1979, then, was not the nation-enhancing moment of democratic empowerment that many claimed the Scottish Parliament’s opening in 1999 later was. However, 1 March 1979 was a moment without parallel in Scotland’s recent history. It presented the nation with genuinely divergent paths, between the status quo and a future with a national legislature deciding on issues important to Scots in Scotland for the first time in nearly three centuries. Whether a stepping-stone to independence or not, the Scottish Assembly would have given Scots far greater political autonomy, without weakening the essential fabric of the Kingdom, and perhaps might have spared the country much of the psychodrama that arose from the next eighteen years of Conservative Government. Above all, and for the Scotland Act’s many faults, it was also a remarkable demonstration of courage by a seriously beleaguered government to stake its very survival on delivering an Assembly.

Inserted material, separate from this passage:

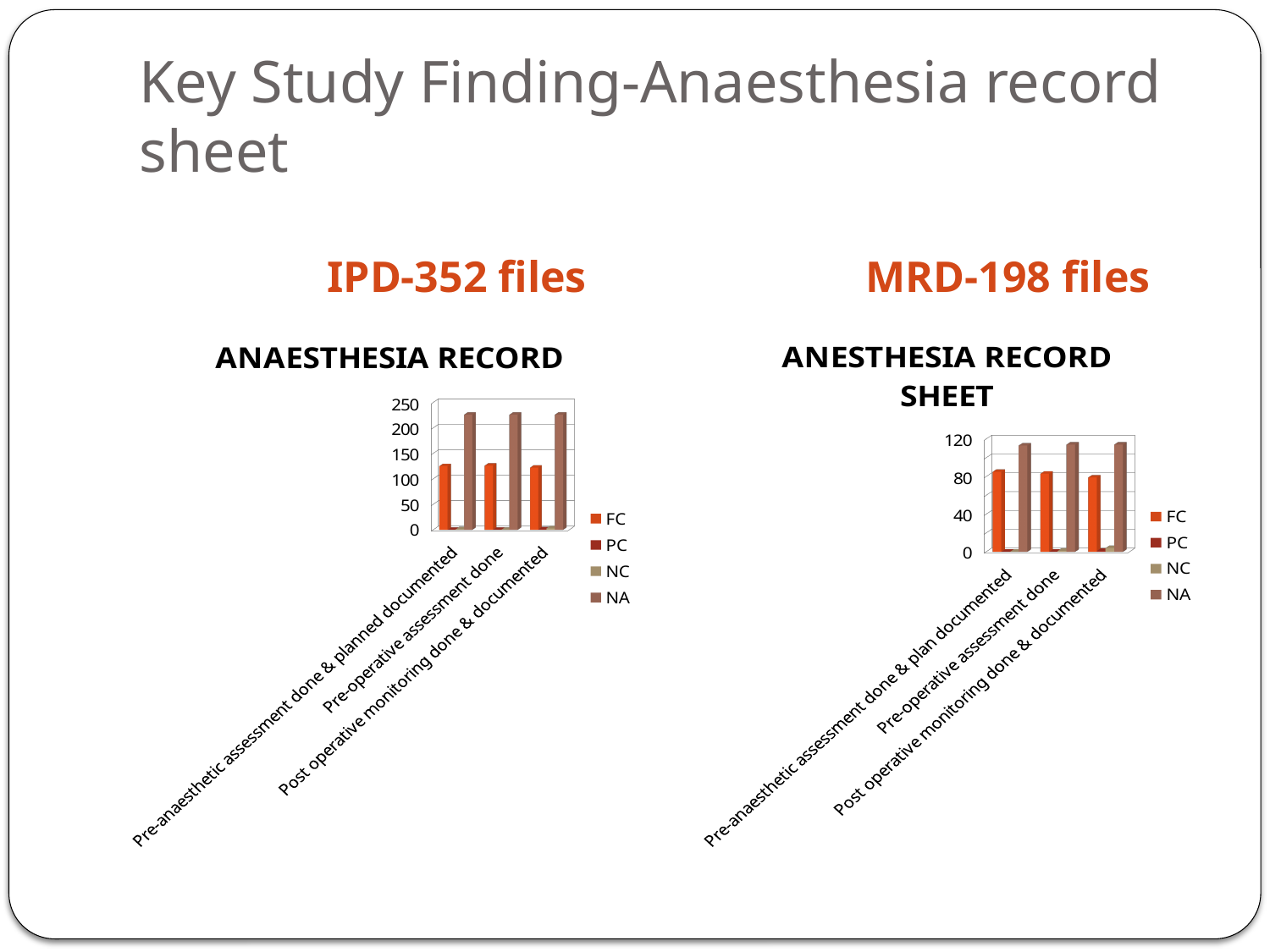
In the ANESTHESIA RECORD SHEET chart on the right, is the NA value for 'Pre-operative assessment done' greater or less than 80? greater In the ANAESTHESIA RECORD chart on the left, which series has the tallest bars across all categories? NA In the ANAESTHESIA RECORD chart on the left, is the NA value for 'Pre-operative assessment done' greater or less than 200? greater In the ANESTHESIA RECORD SHEET chart on the right, which series has the shortest bars? PC What is the title of the chart on the right? ANESTHESIA RECORD SHEET In the ANESTHESIA RECORD SHEET chart on the right, for 'Pre-anaesthetic assessment done & plan documented', which is larger: FC or NA? NA How many categories are shown on the x axis of the ANESTHESIA RECORD SHEET chart on the right? 3 How many series does the legend of the ANAESTHESIA RECORD chart on the left list? 4 In the ANAESTHESIA RECORD chart on the left, for 'Post operative monitoring done & documented', which is larger: FC or NA? NA In the ANAESTHESIA RECORD chart on the left, is the FC value for 'Pre-anaesthetic assessment done & planned documented' greater or less than 100? greater What type of chart is the ANAESTHESIA RECORD chart on the left? bar chart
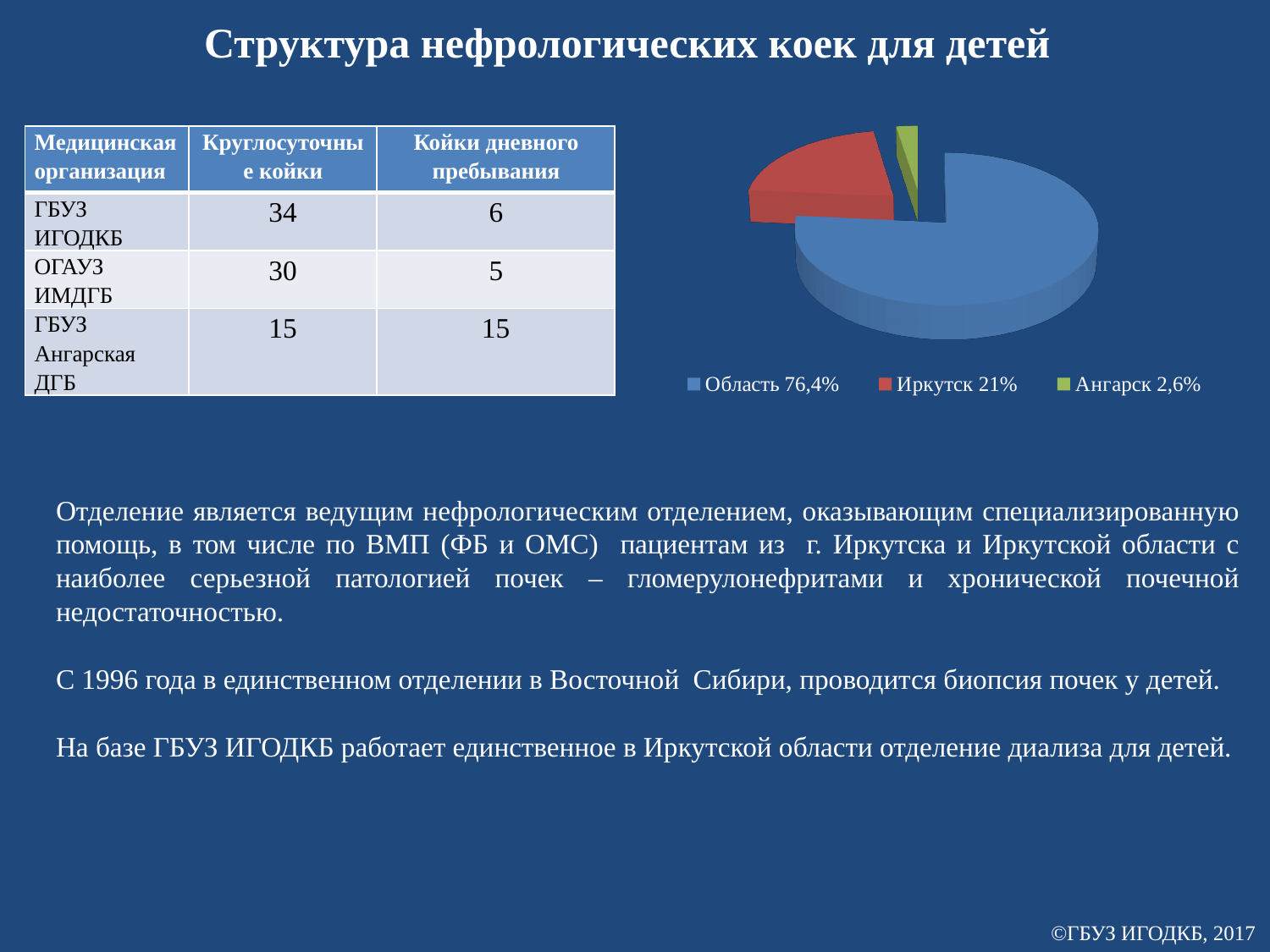
Which slice of the pie chart is the largest? Область What colour is the Иркутск slice in the pie chart? red How many slices does the pie chart have? 3 Which slice of the pie chart is the smallest? Ангарск What share of the pie does Область have? 76,4% How many entries does the pie chart legend list? 3 What kind of chart is shown on the slide? pie chart Which is larger in the pie chart, Иркутск or Ангарск? Иркутск What share of the pie does Ангарск have? 2,6% What is the difference between the shares of Иркутск and Ангарск in the pie chart? 18,4% What is the difference between the shares of Область and Иркутск in the pie chart? 55,4% What share of the pie does Иркутск have? 21%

Forty-three years on from the country’s first devolution referendum, the Labour Party in Scotland faces a similar dilemma to the one that confronted it in 1979. Whilst Boris Johnson’s Government is increasingly unpopular in Scotland, Sir Keir Starmer’s commitment to a ‘constitutional commission’ to offer Scots a ‘positive alternative’ to the ‘uncertainty and divisiveness of separatism’ and a ‘broken status quo’ threatens to, as Harold Wilson memorably put it, ‘take minutes and waste years’. It could fail to capture Unionists who are reluctant to support full-blooded federalism and Nationalists who will tolerate nothing short of independence.
As the party’s future leader, John Smith, once said of the Scotland Act, Labour’s methodical but complex offering lacked the simplicity of both the nationalist argument of ‘be proud and free, independence will cost you nothing and give you everything’ and of the Unionist solution (which Boris Johnson has now adopted) which urged Scots ‘to wrap yourself up more tightly in the Union Jack, and all will be well’.
In June 1976, a year before his still unresolved murder in Cairo, Egypt, David Holden, the Chief Foreign Correspondent for the Sunday Times, argued that devolution would allow the Scots and the English to discover ‘new ways of living together’ and may well be ‘just the challenge needed to reawaken Britain from its depressing slumbers’. For any future Labour government, reembracing Holden’s challenge and reconciling the estranged nations which Stanley Baldwin once called ‘blood brother, remains a pressing and fear-insolvable dilemma. The task demands sensitivity and gumption and a Prime Minister of Jim Callaghan’s courage, governing ability and political nous, for it is critical to the endurance of a fragile and unloved Union.